The rule was announced in 2007 by the Federal Trade Commission (FTC) as a way to protect consumers against identity theft when dealing with financial institutions and creditors. Fair enough, those businesses handle zillions of dollars in increasingly complex transactions, and identity theft is a genuine threat. But after the rule was announced, and the period of public comment ended, the FTC told physician groups that it was going to consider the term “creditor” in a very broad sense, including any business that defers payment. That’s right—since doctors will allow you to leave without paying, while we wait for payment from your insurance company, that makes us a creditor. No matter that we don’t charge interest, or that we’re only extending “credit” to cover a medical bill for  a few weeks. We get the same rules and oversight and paperwork as the megabanks, though of course no bail-out money to pay for all of the consultants, employees, and time its going to take to do this. Since no one guessed that SPEW would apply to physicians and hospitals, we had no chance to review the rules or suggest any modifications to make them work in our industry.

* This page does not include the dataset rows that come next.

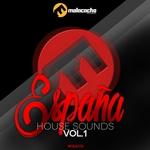 Spain House Sounds Vol 1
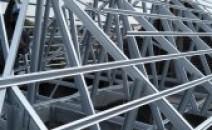 jasa pemasangan atap baja ringan gudang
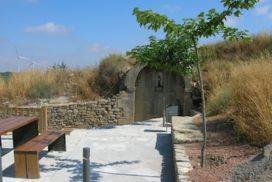 ruta de l'aigua de forès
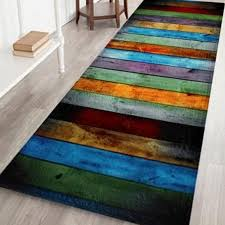 colorful stripe c velvet large area rug w24 inch l71 inch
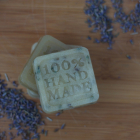 How to Make Simple Sugar Scrub Soap Bars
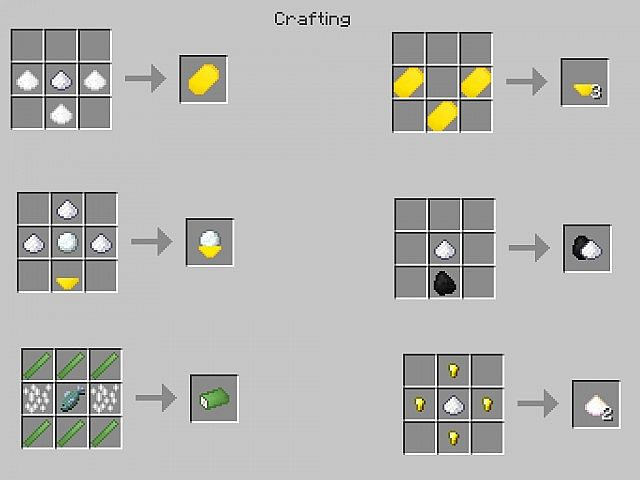 crafting 2 6900453 New Foods 2 Recipes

The SPEW rules are so vague that no one knows what we are really supposed to do—a boon to the consultants and lawyers who leaped so happily into HIPAA-chummed waters a few years back, and are salivating over a new opportunity to make sure that even less of your health care dollar is actually spent on health care. The rule requires health businesses like mine to develop and conduct an identity risk assessment, followed by implementation of an identity theft program to identify, detect, and respond to potential risks. We’ve got to have a plan in place stating how we’ll respond to alerts of potential misuse of identifying information. What, exactly, does all of this mean? I found one example I could understand: The FTC suggests, among other steps, that to comply with this rule we should check photo ID at every encounter. I hope your baby has a driver’s license.

SPEW, like HIPAA, is a hugely misguided effort by your government run amok. It will add layers of complexity and cost to every medical encounter, further burdening physicians and distracting us from providing medical care. It’s one more completely unnecessary poke in the eye, one more straw on the back, and one more nail in the coffin for the few physicians left who still enjoy practicing medicine.